Creating a Project Manifest

Have custom-processed JUMP profiles? Here’s how to share them with others.

Prerequisites

Profiles processed using jump-profiling-recipe
A GitHub repository for your project
AWS CLI configured (for S3 upload) or appropriate CLI for your cloud provider
jq and curl installed

Overview

You will create a manifest file that documents your processed profiles:

[
    {
        "subset": "compound_no_source7",
        "url": "https://cellpainting-gallery.s3.amazonaws.com/cpg0042-chandrasekaran-jump/source_all/workspace/profiles/compound_no_source7/v1.0/profiles_var_mad_int_featselect_harmony.parquet",
        "recipe_permalink": "https://github.com/broadinstitute/jump-profiling-recipe/tree/v0.6.0",
        "config_permalink": "https://github.com/broadinstitute/2025_jump_addon_orchestrator/blob/a15dedb35383cb342cd010106615f99939178126/1.convert/input/compound_no_source7.json",
        "etag": ""
    },
    {
        "subset": "compound_no_source7_interpretable",
        "url": "https://cellpainting-gallery.s3.amazonaws.com/cpg0042-chandrasekaran-jump/source_all/workspace/profiles/compound_no_source7/v1.0/profiles_var_mad_int_featselect.parquet",
        "recipe_permalink": "https://github.com/broadinstitute/jump-profiling-recipe/tree/v0.6.0",
        "config_permalink": "https://github.com/broadinstitute/2025_jump_addon_orchestrator/blob/a15dedb35383cb342cd010106615f99939178126/1.convert/input/compound_no_source7.json",
        "etag": ""
    }
]

This manifest provides:

Centralized profile registry - All processed profile sets in one place
Provenance tracking - Recipe version and config file URLs enable reproducibility (Note: versioning of input files to the recipe would be needed for complete reproducibility, but that is outside the current system’s scope)
Standardized paths - URLs follow the Cell Painting Gallery folder structure convention:
- source_all/workspace/profiles_assembled/ - Standard JUMP dataset path structure. The source_all is typically an institution identifier and should be present even if data is from a single source. While you may store data elsewhere, we recommend following this structure for compatibility.
- subset/ - Data description (compound_no_source7, orf_combined, crispr, etc.)
- version/ - Dataset version (v1.0, v1.1, v2.0, etc.)
- pipeline_filename.parquet - Filename preserves the pipeline string (e.g., profiles_var_mad_int_featselect_harmony.parquet)

Step-by-Step Guide

We’ll use the 2024_Chandrasekaran_Production project as an example, specifically the compound_no_source7_interpretable subset.

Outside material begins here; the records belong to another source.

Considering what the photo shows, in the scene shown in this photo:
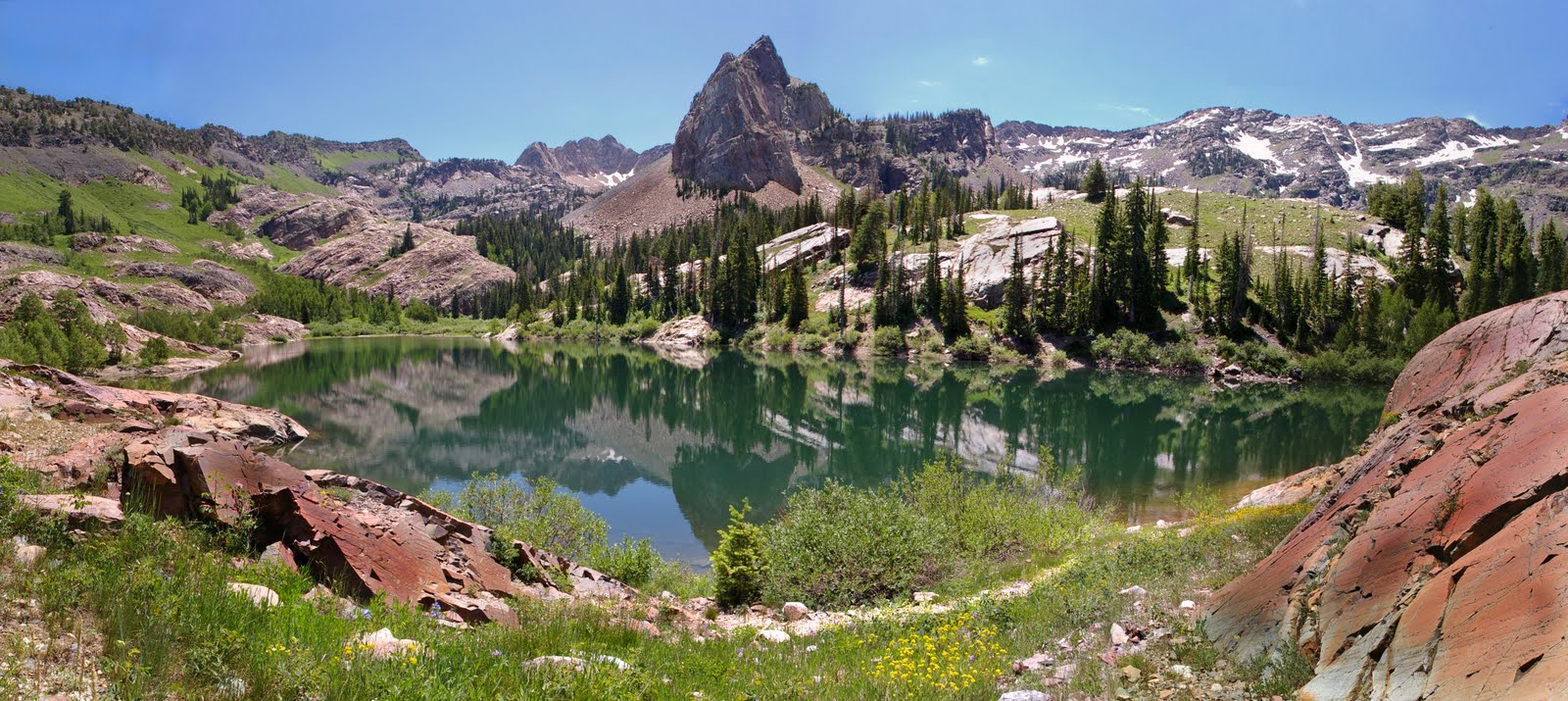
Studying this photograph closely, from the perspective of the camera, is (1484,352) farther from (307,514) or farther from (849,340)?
(849,340)

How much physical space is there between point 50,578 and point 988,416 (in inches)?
2017

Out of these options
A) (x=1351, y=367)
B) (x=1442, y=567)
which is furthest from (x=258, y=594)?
(x=1351, y=367)

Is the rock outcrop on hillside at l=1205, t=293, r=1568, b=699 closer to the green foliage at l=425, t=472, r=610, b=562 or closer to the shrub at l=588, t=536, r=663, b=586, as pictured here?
the shrub at l=588, t=536, r=663, b=586

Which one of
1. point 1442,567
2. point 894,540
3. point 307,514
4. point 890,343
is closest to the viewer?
point 1442,567

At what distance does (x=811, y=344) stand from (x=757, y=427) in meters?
59.4

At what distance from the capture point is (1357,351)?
74.2m

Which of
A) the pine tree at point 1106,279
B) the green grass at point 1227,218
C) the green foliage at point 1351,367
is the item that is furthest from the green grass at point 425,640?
the green grass at point 1227,218

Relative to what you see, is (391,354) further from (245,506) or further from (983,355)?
(245,506)

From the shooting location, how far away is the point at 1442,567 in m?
5.75

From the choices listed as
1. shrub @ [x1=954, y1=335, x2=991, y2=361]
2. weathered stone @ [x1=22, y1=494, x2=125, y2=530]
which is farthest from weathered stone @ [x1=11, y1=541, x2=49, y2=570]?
shrub @ [x1=954, y1=335, x2=991, y2=361]

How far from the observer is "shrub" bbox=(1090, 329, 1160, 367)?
278ft

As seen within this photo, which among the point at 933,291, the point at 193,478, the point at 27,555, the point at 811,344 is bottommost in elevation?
the point at 811,344

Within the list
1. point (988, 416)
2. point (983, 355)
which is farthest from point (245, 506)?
point (983, 355)

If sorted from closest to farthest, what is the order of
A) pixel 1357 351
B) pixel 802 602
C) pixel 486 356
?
pixel 802 602, pixel 1357 351, pixel 486 356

Step 1: Define your dataset parameters

SUBSET="compound_no_source7"  # Descriptive name for this data subset
VERSION="v1.0"  # Dataset version 
PROFILES_FILE="profiles_var_mad_int_featselect_harmony.parquet"  # Final processed profiles
INTERPRETABLE_PROFILES_FILE="profiles_var_mad_int_featselect.parquet"  # Interpretable profiles

Step 2: Upload your profiles to storage

This example shows uploading to S3, but adapt the commands for your storage location.

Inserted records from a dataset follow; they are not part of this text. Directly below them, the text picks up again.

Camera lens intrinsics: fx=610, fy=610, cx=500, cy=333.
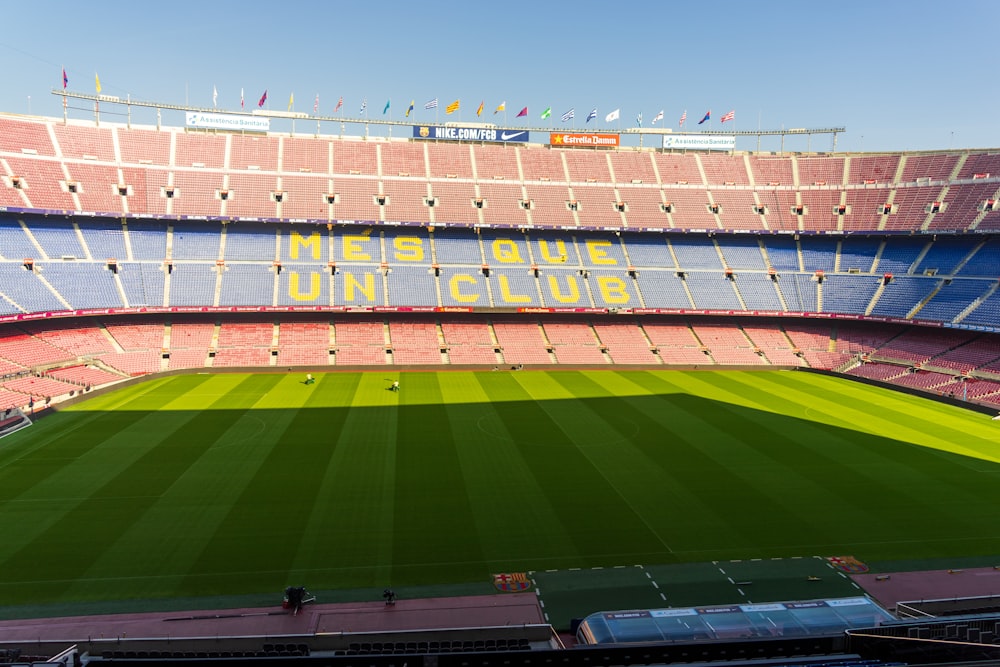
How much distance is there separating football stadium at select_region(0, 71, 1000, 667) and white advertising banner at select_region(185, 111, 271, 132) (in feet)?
0.88

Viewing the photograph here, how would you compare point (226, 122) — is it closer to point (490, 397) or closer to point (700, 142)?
point (490, 397)

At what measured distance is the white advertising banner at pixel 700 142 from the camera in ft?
238

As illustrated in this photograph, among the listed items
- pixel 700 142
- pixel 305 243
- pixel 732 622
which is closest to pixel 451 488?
pixel 732 622

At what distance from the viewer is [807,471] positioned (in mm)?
28406

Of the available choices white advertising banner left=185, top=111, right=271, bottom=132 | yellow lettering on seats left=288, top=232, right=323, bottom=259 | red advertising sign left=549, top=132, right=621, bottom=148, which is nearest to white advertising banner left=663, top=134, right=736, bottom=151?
red advertising sign left=549, top=132, right=621, bottom=148

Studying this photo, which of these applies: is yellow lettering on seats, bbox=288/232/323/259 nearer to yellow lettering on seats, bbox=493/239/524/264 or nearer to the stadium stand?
the stadium stand

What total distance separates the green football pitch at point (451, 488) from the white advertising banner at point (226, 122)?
115 feet

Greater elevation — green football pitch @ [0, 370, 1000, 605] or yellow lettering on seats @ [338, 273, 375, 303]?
yellow lettering on seats @ [338, 273, 375, 303]

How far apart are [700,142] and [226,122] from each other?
5354 centimetres

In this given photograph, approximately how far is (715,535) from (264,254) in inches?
1939

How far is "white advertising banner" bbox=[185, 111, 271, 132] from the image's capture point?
6406cm

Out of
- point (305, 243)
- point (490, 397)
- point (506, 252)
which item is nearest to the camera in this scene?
point (490, 397)

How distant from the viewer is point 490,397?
42.5 metres

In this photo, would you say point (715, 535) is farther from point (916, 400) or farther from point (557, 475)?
point (916, 400)
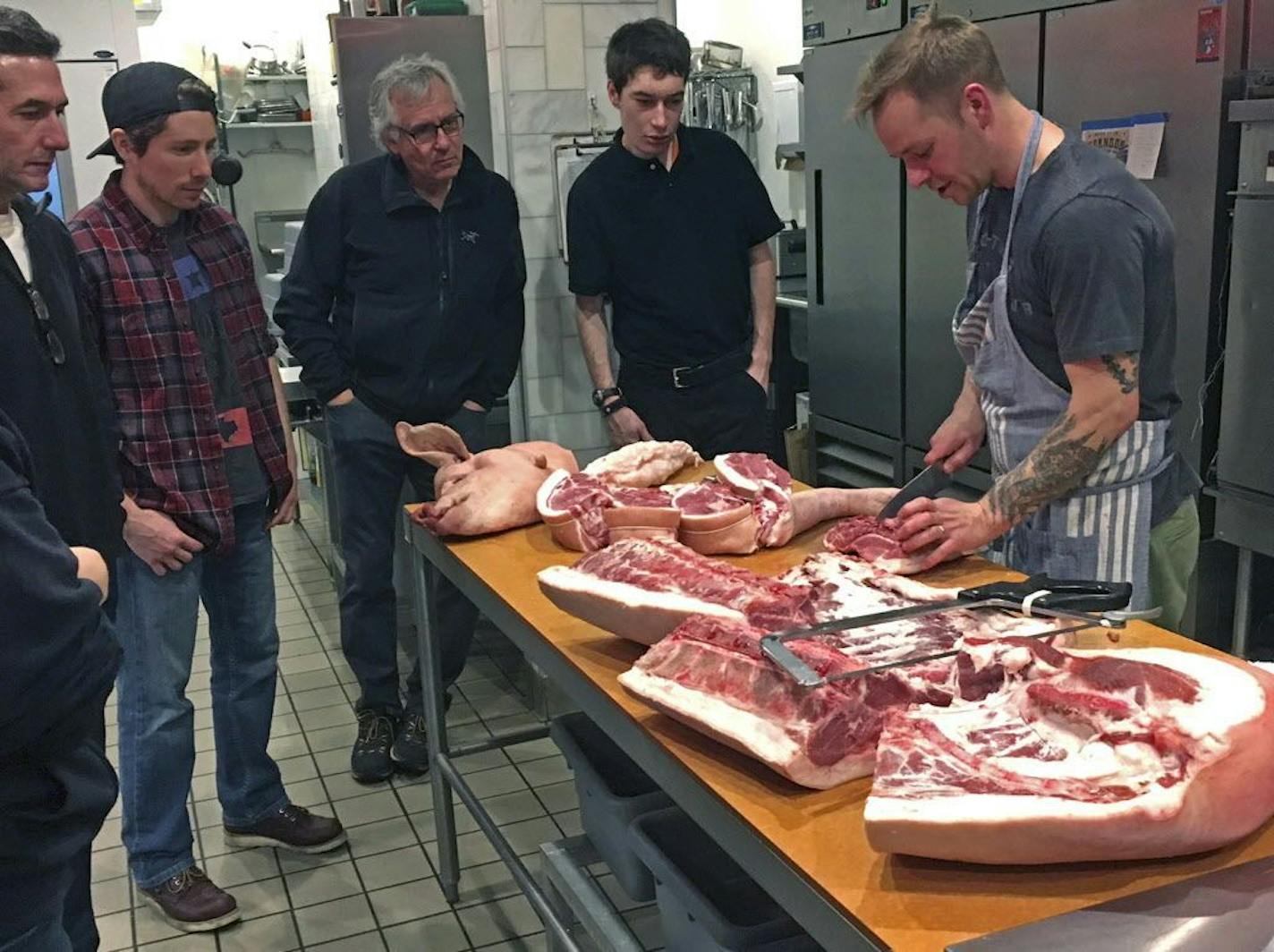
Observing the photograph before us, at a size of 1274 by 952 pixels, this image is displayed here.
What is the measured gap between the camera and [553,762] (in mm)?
3725

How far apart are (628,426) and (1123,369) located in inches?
71.1

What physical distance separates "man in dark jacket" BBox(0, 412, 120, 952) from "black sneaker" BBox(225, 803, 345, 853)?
1.63 m

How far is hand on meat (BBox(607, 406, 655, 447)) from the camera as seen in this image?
11.8 feet

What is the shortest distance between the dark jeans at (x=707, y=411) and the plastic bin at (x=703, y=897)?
5.45 feet

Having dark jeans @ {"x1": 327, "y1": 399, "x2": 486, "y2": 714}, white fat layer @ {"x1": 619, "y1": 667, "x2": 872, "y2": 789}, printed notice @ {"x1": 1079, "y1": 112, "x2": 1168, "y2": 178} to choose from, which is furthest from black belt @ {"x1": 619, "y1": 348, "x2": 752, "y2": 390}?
white fat layer @ {"x1": 619, "y1": 667, "x2": 872, "y2": 789}

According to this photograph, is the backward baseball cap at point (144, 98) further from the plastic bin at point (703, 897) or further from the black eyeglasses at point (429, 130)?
the plastic bin at point (703, 897)

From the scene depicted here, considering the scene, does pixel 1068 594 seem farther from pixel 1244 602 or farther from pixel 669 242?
pixel 669 242

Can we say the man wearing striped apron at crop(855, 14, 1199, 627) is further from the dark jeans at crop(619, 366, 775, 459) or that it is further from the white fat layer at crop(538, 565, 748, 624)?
the dark jeans at crop(619, 366, 775, 459)

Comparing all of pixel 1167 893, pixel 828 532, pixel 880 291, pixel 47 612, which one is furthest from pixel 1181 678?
pixel 880 291

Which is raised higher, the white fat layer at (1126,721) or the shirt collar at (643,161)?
the shirt collar at (643,161)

Note for Cell Painting Gallery uploads: Please follow the contribution guidelines which will require creating a unique prefix (e.g., cpg0042-chandrasekaran-jump).

aws s3 cp /path/to/${INTERPRETABLE_PROFILES_FILE} \
  s3://cellpainting-gallery/cpg0042-chandrasekaran-jump/source_all/workspace/profiles_assembled/${SUBSET}/${VERSION}/${INTERPRETABLE_PROFILES_FILE}

# Verify upload succeeded
aws s3 ls s3://cellpainting-gallery/cpg0042-chandrasekaran-jump/source_all/workspace/profiles/${SUBSET}/${VERSION}/ --human-readable

Step 3: Create the manifest file

In your project repository, create manifests/profile_index.json:

[
    {
        "subset": "compound_no_source7",
        "url": "https://cellpainting-gallery.s3.amazonaws.com/cpg0042-chandrasekaran-jump/source_all/workspace/profiles/compound_no_source7/v1.0/profiles_var_mad_int_featselect_harmony.parquet",
        "recipe_permalink": "https://github.com/broadinstitute/jump-profiling-recipe/tree/v0.6.0",
        "config_permalink": "https://github.com/broadinstitute/2025_jump_addon_orchestrator/blob/a15dedb35383cb342cd010106615f99939178126/1.convert/input/compound_no_source7.json",
        "etag": ""
    }
]

Note on recipe versioning:

If using a tagged version (e.g., v0.6.0), use the tag URL: https://github.com/broadinstitute/jump-profiling-recipe/tree/v0.6.0
If using an untagged version, use the commit hash: https://github.com/broadinstitute/jump-profiling-recipe/tree/522aa81cad73d5776f62745fd0cd19336d4cfff3
If using your own fork, point to your fork instead
The goal is to provide a permanent link to the exact recipe version used

Step 4: Add ETags for data integrity

ETags are checksums that ensure data integrity when downloading. Use the automated script from the JUMP datasets repository.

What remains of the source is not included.